The representative of "civil society" invited by the U.N. Committee to address the audience was Rev. Chris Ferguson of the World Council of Churches. He could only bring himself to refer to terrorism in quotation marks — "'terrorizing' Qassam rocket attacks." He was given a U.N. platform — webcast around the world — to call upon the international community to "strengthen the global campaign for boycotts, divestment and sanctions…against Israeli…apartheid and oppression," and to laud the latest NGO "campaign identifying and opposing Israeli policies as violations of the International Covenant Against the Crime of Apartheid."
During the afternoon of November 29, the General Assembly dedicated yet another session to condemning Israel. PLO representative Abed Rabbo — fresh from the PLO's Annapolis declaration of peaceful intentions — demanded "the right of more than 4 million Palestine refugees to return to their homes and properties" (thus destroying a Jewish state). He also made a point of analogizing Israeli actions to those of Hitler and apartheid South Africa, making wild accusations about Palestinian "ghettos" and "Bantustans."

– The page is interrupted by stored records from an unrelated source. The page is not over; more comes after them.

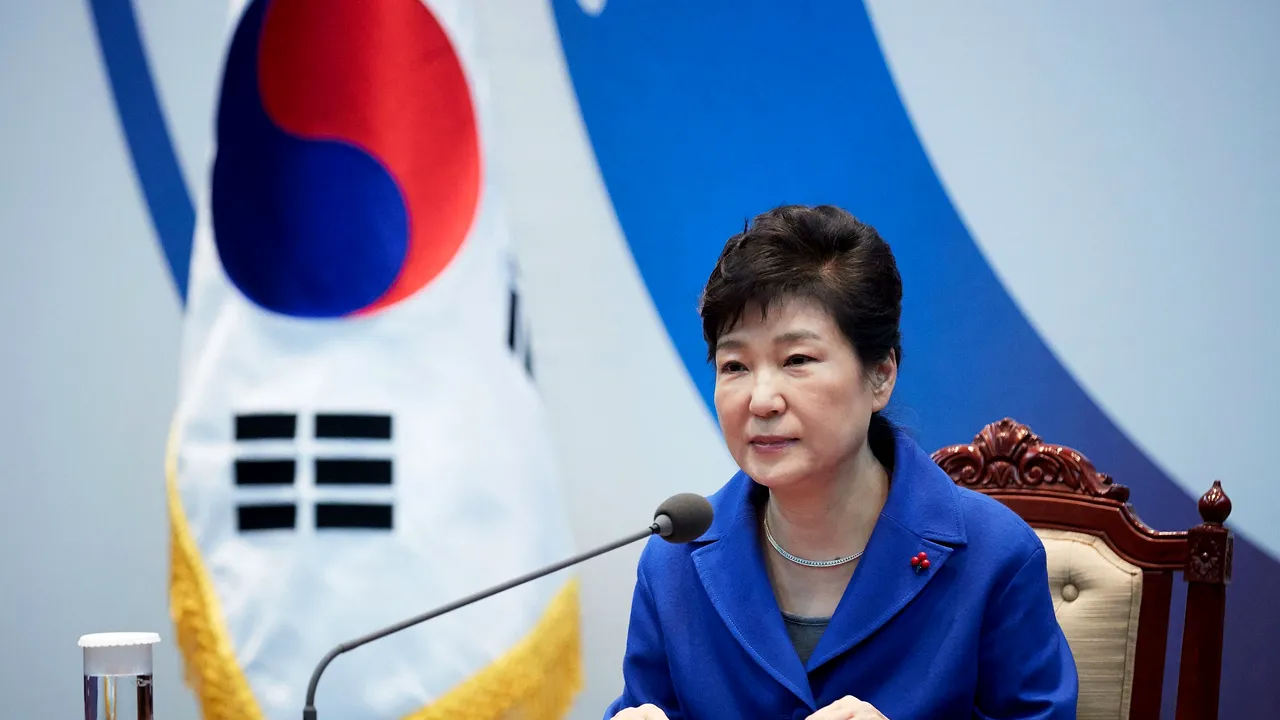 Park Geun-hye, fosta şefă  de stat a Coreei de Sud a fost graţiată deşi avea de ispăşit 20 de ani de închisoare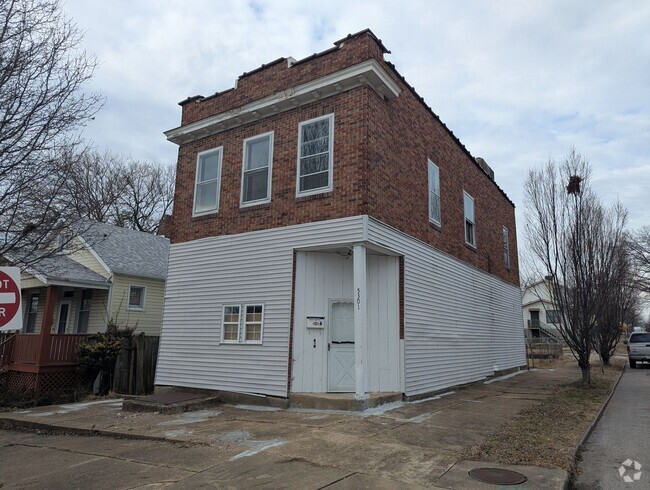 Building Photo - 5301 Alfred Ave Unit 2F Rental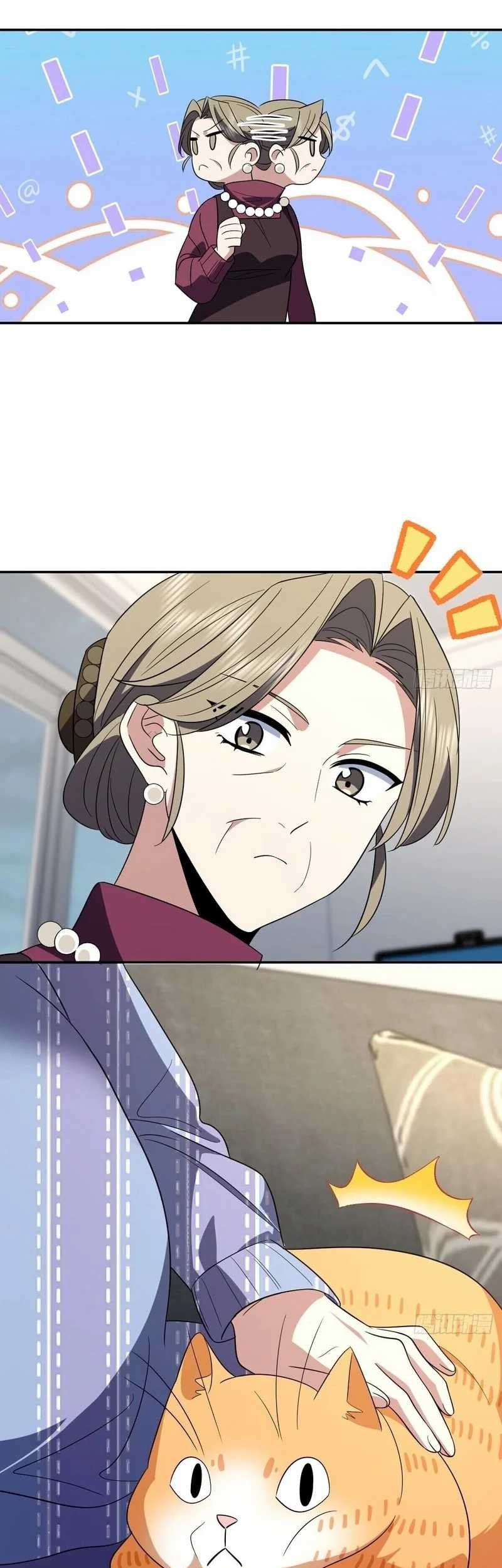 My Wife Is From a Thousand Years Ago Chapter 332 Gambar 45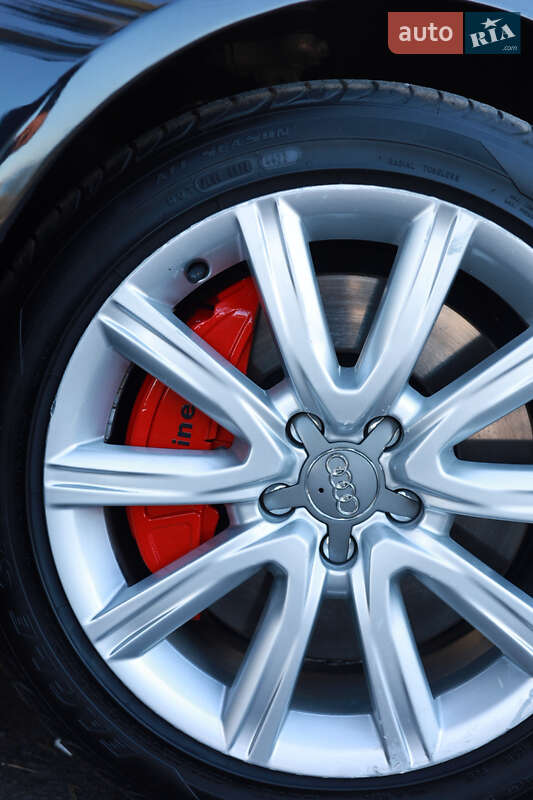 Седан Audi A6 2013 в Виннице фото 12 Седан Audi A6 2013 в Виннице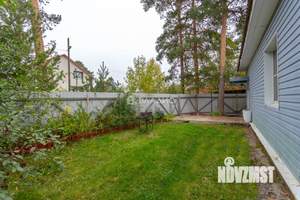 Дом 155м², 2-этажный, участок 13 сот.  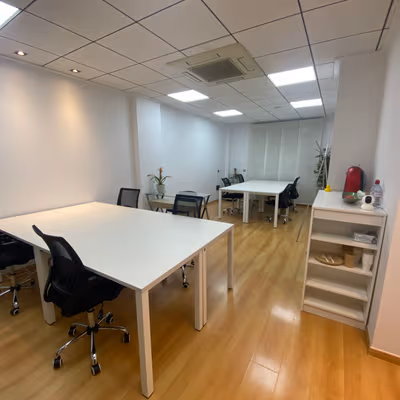 51 C/ De Ciril Amoros, Valencia Image 1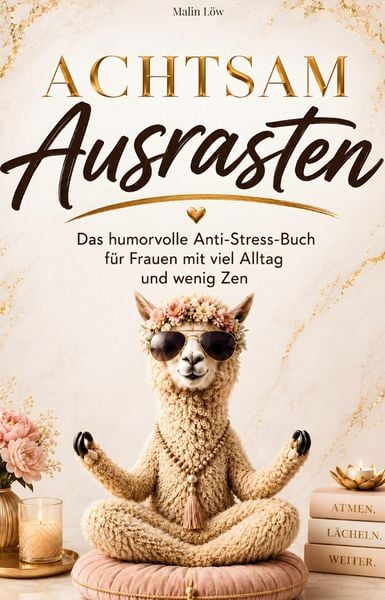 Produktbild: Achtsam Ausrasten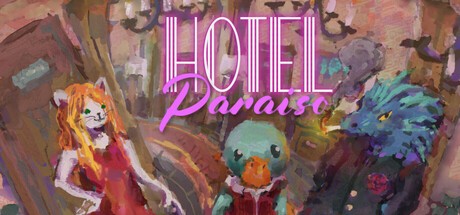 Games like Hotel Paraíso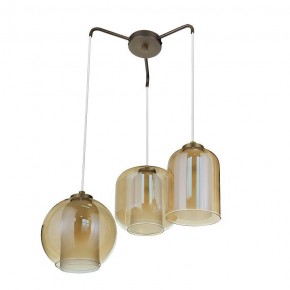 Подвесная люстра 33 идеи M37AM PND169S.03.17ABM.002-M37AM в Губкинском - gubkinskiy.ok-mebel.com | фото 3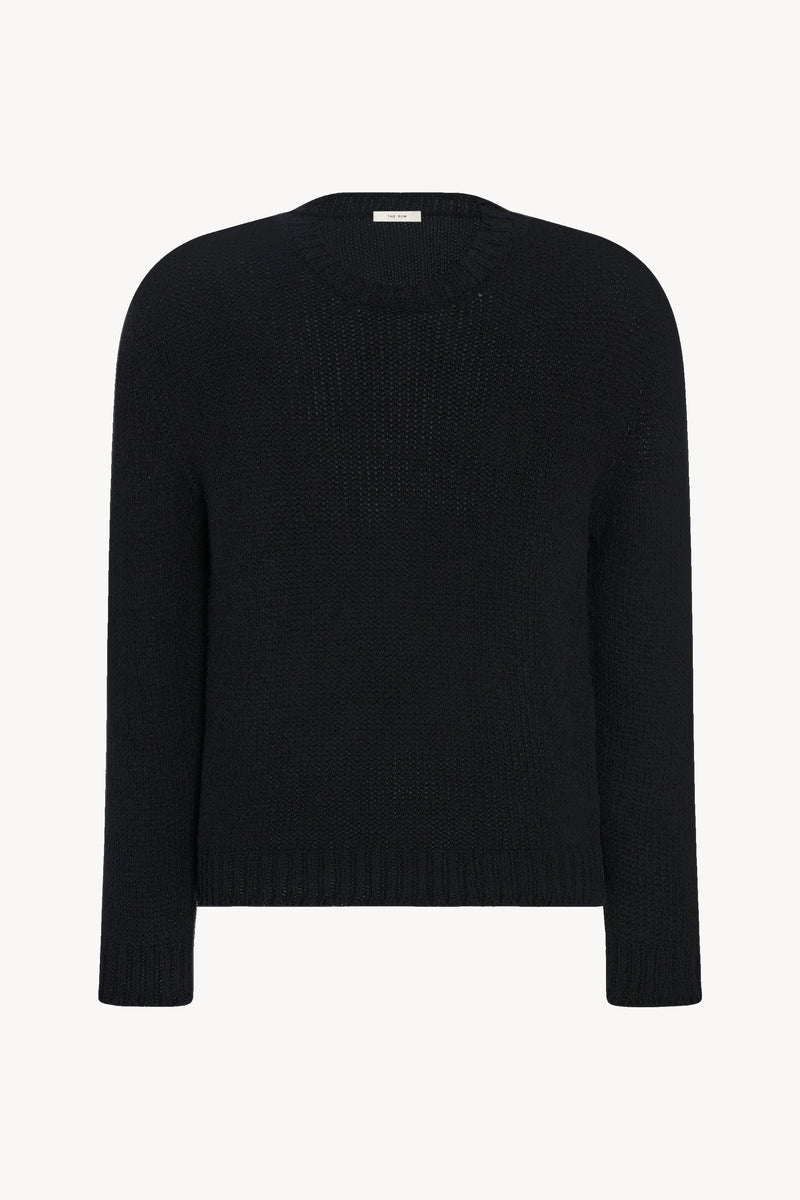 メンズ セーター：クルーネック、スウェットシャツ、ニットポロシャツ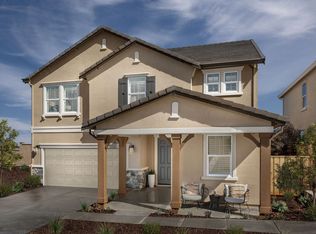 Plan 2381 Modeled Plan, Wildwood at Laurel Ranch, Antioch, CA 94531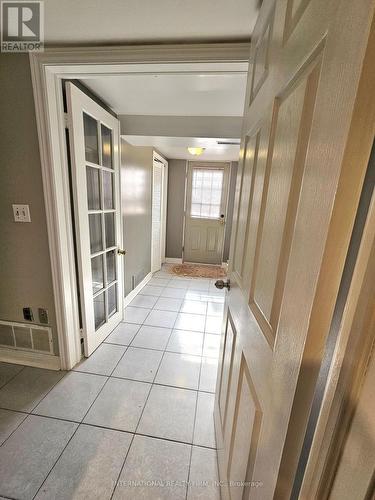 3602 Dunrankin Drive, Mississauga, ON - Indoor Photo Showing Other Room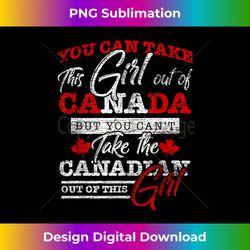 canada canadian girl - timeless png sublimation download - animate your creative concepts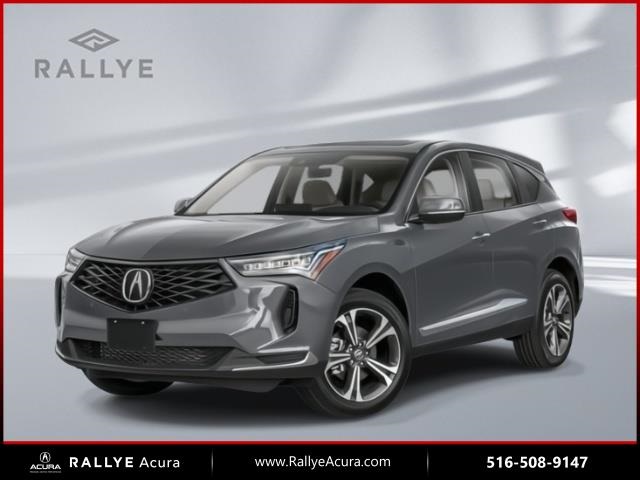 new 2026 Acura RDX car, priced at $49,650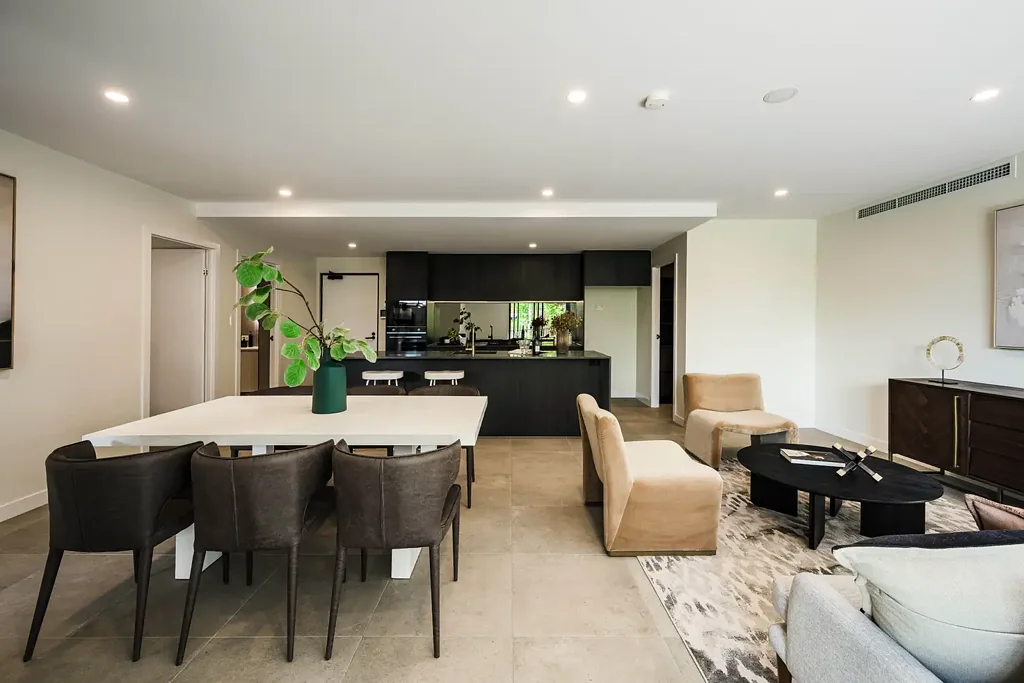 2203/45 & 47 Belgrave Street, Balmoral, QLD 4171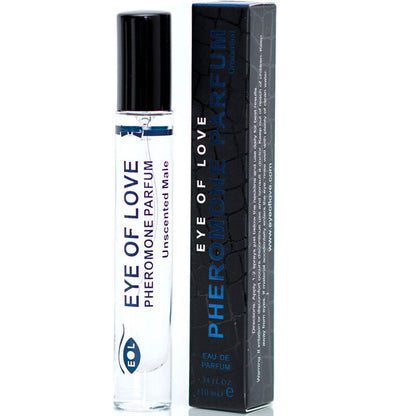 EYE OF LOVE - EOL PHR PARFUM 10 ML - BEZ ZAPACHU MĘSKI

Following the General Assembly meeting, Abed Rabbo, and Paul Badji opened a public exhibit in the entrance hall to U.N. headquarters. The exhibit is billed as celebrating "traditional Palestinian costumes and embroidery" and consists of a series of costumes previously exhibited in various parts of the United States — with one exception. Set in the middle, evidently more attuned to a Palestinian cultural exhibit presented "under the auspices of the U.N. Committee on the Inalienable Rights of the Palestinian People, in cooperation with the Permanent Observer Mission of Palestine to the United Nations" is a depiction of Israel's security barrier adorned with flowers. The barrier, which has dramatically reduced Palestinian suicide bombings and terrorist attacks since it was erected, is accompanied by this description — "The Return of the Soul" Ceramic painting by Najat El-Khairy, 2007. "Spring flowers adorn the 'Wall' with motifs taken from the traditional embroidered Palestinian costumes; the flowers climb and hide its ugliness."
Evidently the ugliness of Jewish men, women and children blown apart by suicide bombers was of less significance then the aesthetics of a barrier keeping would-be-killers out.
Though November 29, 1947, was a day celebrated by Holocaust survivors, the following 60 years has seen the occasion bemoaned by the many who wish the Jewish people had never succeeded in creating a haven in the land of their ancestors. Kofi Annan labeled the U.N. Day of Solidarity with the Palestinian People "a day of mourning and a day of grief." Sixty years later, the vast majority of U.N. members and the organization they own and operate, are still trying to turn back the clock.
— Anne Bayefsky is senior Fellow at the Hudson Institute. She also serves as the director of the Touro Institute for Human Rights and the Holocaust and as the editor of EYEontheUN.org.